Customs officers found that he was carrying £2,339.55 in a black sock, as well as a pair of Prada sunglasses worth £253.44 bought at World Duty Free.
He had another £70 in cash, making a total of £2409.55.
As the officer tried to arrest Brannan, he “immediately took hold of his mobile phone, which was on the table next to him, and started smahing it against the table in an attempt to destroy it,” Crown Advocate Sette said.
He later didn’t give the right PIN for the phone, claiming he had issues with his short-term memory after a car accident, though there was no evidence to back this up.
Crown Advocate Sette asked for Walker to be jailed for six-and-a-half years, Brannan for two years, and Adams for seven months.
Advocate Julia-Anne Dix, defending Walker, said he had suffered “serious and complex longstanding mental health conditions” that made him “incredibly vulnerable”.
He had made a number of serious attempts on his own life and had several times been sectioned under the English and Welsh Mental Health Act, she said.

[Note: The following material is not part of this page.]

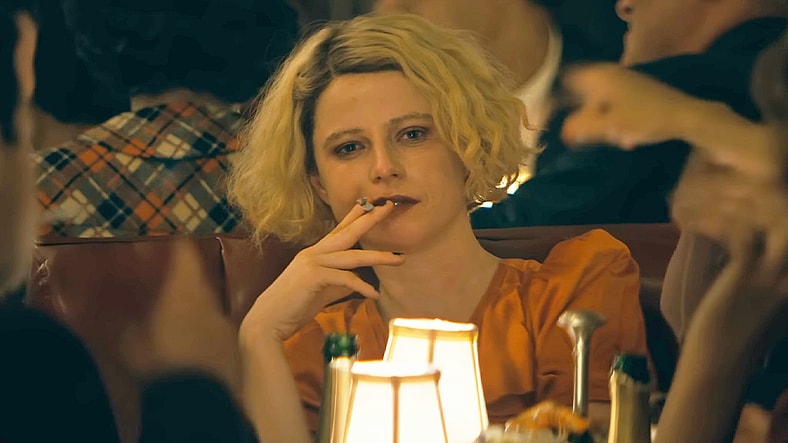 Ida (Jessie Buckley) takes a drag of a cigarette on what will be the last night of her life in The Bride! (2026), Warner Bros. Pictures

He had taken drugs to alleviate his symptoms, she said, leading him down “a vicious cycle”.
She said he had described the offending as “the biggest mistake of his life”.

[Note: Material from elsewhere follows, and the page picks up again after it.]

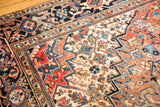 Detail of vintage Heriz carpet with geometric patterns, time-softened brick red, navy, and ivory hues. Faint foundation visible.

“Indeed, it is hard to see his offending as anything else and it was a devastating lack of judgement that will cost Mr Walker dearly,” said Advocate Dix.
She said that his stepbrother Adams “had no knowledge that he was carrying drugs, having told him they were simply coming to Jersey to collect money”.

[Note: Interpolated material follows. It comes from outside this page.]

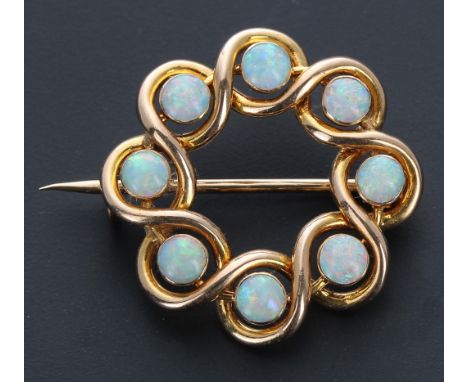 Attractive 15ct circular opal set openwork brooch, set with eight cabouchon opals, 3.5gm, 25mm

“He bitterly regrets this,” she added.
Advocate Dix said that the brothers’ elderly mother would now have two sons in prison, and that the sentence would impact Walker’s family.
Advocate Chris Baglin, representing Adams, explained his client’s “wilful ignorance” about the purpose of the trip to Jersey.
The brothers, he said, had a difficult past but Adams was now a “family man”.
“It was a childhood marked by trauma and like his brother, the months spent in custody since the beginning of September has been the beginning of a period of sobriety and reflection,” said Advocate Baglin.
Childhood trauma was behind his client’s addiction, he added.
Advocate Baglin said that Adams would be welcome back at his previous job as an engineer connecting houses to high-speed broadband.
Advocate Ian Jones, defending Brannan, said that his client had spent most of his adult life in jail, with 65 previous convictions.
“It is a sorry tale and one I hope the court will express at least some sympathy for,” said Advocate Jones, adding that there “does seem to have been a change” in recent years.
Brannan was jailed in Scotland for ten-and-a-half years for his part in a £230,000 daylight jewellery raid at the Argyll Arcade in Glasgow in 2015.
He was jailed to a further 12 months in 2016, committed further offences in custody and escaped from prison in 2019, before being released on licence on 4 April last year.
But following his crimes in Jersey, Brannan will not be eligible for release in the UK until 2035 at the earliest.
Advocate Jones stressed that any time Brannan spent in custody in Jersey before being sent back to custody in Scotland would delay his eventual release to his family.
Sentencing him to 18 months imprisonment, the Bailiff, Robert MacRae, told Brannan: “You have a significant criminal record.”
He also sentenced Walker to four-and-a-half years’ imprisonment, and Adams to six months.
However, Adams had already spent enough time on remand that he walked free from court yesterday.
Jersey Customs and Immigration Service senior manager Paul Le Monnier said: “Drug importations will not be tolerated and those who attempt to launder the proceeds only serve to further fuel drug trafficking.
“JCIS remain committed to safeguarding our community from the harm caused by illegal drugs.”